Father Vazken Atmajian of St. Mary’s Armenian Apostolic Church in Glendale performed the blessing with help from several other representatives of the church.
“It is good for us to be here,” he said. “On this celebration of the Assumption of the Holy Mother, we ask God to enlighten us with good will, to open our hearts to truth, wisdom, and love; to serve people, to help others, especially those in pain or in need,” Father Atmajian prayed.
Historically, the Blessing of the Grapes is celebrated on the Sunday closest to Aug. 15, but on Aug. 9 the hospital held an abbreviated ceremony.

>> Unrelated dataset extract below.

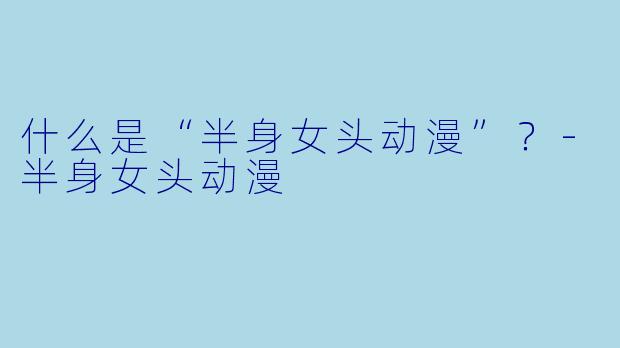 什么是“半身女头动漫”？ - 半身女头动漫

The blessing denotes the end of summer and the beginning of the harvest. Grapes hold a special place of honor and are biblically considered the “first fruit.” Armenian Church doctrine esteems the place of Mary as the “Blessed Mother,” and the holiday coincides with the Feast of the Assumption of Mary, commemorating the Christian belief that God assumed the Virgin Mary into Heaven following her death. Long before 301 A.D., when Christianity was adopted as the religion of Armenia, priests went out into the vineyards at the beginning of the grape harvest to bless the grapes and the harvest, clippers in one hand, cross in the other.
On the Monday after the Blessing of the Grapes, or “Khaghogh Orhnek,” it is traditional to honor the dead by going to the cemetery.
At Adventist Health Glendale, each of the patients in the hospital received a small bag of grapes on their dinner trays with a card that reads: “These grapes were blessed during our Blessing of the Grapes ceremony today. Please accept them in recognition of this Annual Armenia Harvest-Time celebration.”